- _WHAT IS NEEDED_: Reproduce the lines below verbatim, beginning at the line that contains "In the context" and ending with the final line, inclusive.

- _SUPPLIED ENTRIES_:
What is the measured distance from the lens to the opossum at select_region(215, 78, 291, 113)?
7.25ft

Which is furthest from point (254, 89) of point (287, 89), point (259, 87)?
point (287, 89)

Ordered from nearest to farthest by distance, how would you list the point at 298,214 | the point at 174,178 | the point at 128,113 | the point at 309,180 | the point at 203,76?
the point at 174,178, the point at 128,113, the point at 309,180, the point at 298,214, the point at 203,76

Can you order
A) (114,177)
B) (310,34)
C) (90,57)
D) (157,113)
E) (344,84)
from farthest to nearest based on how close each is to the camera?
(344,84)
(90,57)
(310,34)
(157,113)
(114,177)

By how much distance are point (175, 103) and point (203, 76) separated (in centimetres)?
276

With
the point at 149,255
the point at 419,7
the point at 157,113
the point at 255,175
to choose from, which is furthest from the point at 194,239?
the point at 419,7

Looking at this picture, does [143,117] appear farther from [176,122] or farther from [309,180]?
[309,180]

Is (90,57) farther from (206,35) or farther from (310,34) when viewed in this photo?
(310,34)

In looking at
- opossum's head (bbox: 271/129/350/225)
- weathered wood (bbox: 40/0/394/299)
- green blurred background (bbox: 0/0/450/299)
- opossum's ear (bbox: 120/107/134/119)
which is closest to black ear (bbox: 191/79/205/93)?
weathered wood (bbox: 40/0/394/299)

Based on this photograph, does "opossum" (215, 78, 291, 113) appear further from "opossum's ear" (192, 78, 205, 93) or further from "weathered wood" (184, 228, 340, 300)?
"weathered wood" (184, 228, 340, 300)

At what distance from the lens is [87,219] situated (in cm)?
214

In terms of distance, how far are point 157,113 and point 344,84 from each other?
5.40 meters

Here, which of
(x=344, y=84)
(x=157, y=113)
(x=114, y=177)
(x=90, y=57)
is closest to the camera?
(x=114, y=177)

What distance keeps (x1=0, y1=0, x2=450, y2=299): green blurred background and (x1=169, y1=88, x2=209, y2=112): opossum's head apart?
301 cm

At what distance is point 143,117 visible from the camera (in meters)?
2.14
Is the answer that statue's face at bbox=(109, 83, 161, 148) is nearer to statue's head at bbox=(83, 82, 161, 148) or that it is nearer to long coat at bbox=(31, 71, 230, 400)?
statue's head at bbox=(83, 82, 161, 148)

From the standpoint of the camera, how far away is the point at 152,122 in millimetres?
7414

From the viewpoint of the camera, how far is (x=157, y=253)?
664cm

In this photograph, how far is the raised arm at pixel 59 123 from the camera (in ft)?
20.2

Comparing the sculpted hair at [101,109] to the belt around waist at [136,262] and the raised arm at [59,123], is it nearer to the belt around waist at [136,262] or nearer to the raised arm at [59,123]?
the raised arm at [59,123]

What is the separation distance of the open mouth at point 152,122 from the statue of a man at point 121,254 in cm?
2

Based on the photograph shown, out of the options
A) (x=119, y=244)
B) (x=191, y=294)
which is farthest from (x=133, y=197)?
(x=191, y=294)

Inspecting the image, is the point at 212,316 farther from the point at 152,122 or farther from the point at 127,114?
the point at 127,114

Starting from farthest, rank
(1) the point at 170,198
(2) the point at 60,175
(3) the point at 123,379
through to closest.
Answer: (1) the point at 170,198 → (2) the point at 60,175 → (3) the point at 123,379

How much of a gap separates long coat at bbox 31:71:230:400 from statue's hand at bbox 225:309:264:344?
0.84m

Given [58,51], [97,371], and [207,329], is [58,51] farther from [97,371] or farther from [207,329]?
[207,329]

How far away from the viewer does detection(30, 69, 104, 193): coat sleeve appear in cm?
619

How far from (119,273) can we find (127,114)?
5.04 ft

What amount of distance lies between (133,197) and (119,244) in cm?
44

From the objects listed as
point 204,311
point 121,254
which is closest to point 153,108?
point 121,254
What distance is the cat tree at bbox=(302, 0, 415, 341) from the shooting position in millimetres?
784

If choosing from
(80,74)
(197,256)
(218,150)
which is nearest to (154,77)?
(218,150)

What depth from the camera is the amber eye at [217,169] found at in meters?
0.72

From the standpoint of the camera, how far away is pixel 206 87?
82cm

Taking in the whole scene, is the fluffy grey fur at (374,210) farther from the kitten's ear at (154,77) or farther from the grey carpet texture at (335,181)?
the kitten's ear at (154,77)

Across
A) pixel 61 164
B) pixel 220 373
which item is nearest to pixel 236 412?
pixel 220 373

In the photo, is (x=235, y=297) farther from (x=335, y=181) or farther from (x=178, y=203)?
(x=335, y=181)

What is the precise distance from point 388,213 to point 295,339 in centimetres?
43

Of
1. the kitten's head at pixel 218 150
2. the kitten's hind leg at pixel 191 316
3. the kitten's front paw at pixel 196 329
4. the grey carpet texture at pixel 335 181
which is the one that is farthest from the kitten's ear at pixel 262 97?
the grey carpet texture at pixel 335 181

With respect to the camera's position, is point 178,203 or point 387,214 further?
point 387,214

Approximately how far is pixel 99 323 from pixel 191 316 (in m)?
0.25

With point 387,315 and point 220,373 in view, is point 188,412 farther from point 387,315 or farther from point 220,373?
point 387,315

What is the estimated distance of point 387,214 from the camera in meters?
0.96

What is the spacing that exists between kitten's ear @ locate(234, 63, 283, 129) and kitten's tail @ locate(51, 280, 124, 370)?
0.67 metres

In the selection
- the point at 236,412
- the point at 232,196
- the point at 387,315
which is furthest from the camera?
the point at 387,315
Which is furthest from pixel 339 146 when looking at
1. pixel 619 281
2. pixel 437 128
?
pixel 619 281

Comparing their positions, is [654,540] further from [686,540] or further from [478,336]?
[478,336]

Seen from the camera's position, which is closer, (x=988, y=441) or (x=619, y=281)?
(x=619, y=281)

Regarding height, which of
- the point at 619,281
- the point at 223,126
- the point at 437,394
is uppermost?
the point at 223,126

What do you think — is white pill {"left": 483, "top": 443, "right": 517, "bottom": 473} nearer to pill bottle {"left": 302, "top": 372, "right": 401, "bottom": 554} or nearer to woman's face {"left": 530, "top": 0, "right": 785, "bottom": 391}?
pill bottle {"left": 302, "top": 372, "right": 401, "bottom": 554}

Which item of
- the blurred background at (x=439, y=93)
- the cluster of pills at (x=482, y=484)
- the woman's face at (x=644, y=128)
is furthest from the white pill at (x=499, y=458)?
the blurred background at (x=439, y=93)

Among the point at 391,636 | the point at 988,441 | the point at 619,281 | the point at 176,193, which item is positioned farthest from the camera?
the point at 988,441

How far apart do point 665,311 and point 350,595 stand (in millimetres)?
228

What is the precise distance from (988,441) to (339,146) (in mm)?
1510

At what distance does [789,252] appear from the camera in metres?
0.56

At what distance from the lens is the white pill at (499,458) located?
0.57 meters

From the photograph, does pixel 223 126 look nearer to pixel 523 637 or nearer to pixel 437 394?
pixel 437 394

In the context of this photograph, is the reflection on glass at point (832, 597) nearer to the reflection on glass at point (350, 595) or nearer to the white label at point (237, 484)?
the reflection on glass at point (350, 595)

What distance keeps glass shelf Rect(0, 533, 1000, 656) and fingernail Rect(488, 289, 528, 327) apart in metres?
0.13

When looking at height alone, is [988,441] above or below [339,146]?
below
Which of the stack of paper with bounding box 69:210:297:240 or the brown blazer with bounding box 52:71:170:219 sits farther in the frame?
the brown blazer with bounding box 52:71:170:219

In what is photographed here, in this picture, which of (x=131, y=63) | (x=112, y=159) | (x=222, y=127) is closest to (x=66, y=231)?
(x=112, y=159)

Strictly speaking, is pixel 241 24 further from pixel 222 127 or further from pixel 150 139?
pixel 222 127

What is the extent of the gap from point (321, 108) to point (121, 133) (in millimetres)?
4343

- _RESPONSE FOR THIS EXERCISE_:
In the context of this photograph, is the reflection on glass at point (832, 597) nearer to the reflection on glass at point (350, 595) or nearer to the white label at point (237, 484)?
the reflection on glass at point (350, 595)

What distance keeps glass shelf Rect(0, 533, 1000, 656) and fingernail Rect(488, 289, 528, 327) apart in metres?
0.13

When looking at height alone, is [988,441] above or below [339,146]?
below
Which of the stack of paper with bounding box 69:210:297:240 or the brown blazer with bounding box 52:71:170:219 sits farther in the frame?
the brown blazer with bounding box 52:71:170:219

In what is photographed here, in this picture, which of (x=131, y=63) | (x=112, y=159) | (x=222, y=127) is closest to (x=66, y=231)?
(x=112, y=159)

Strictly speaking, is pixel 241 24 further from pixel 222 127 or further from pixel 150 139?
pixel 222 127

What is the extent of the gap from point (321, 108) to point (121, 133) (in millimetres)?
4343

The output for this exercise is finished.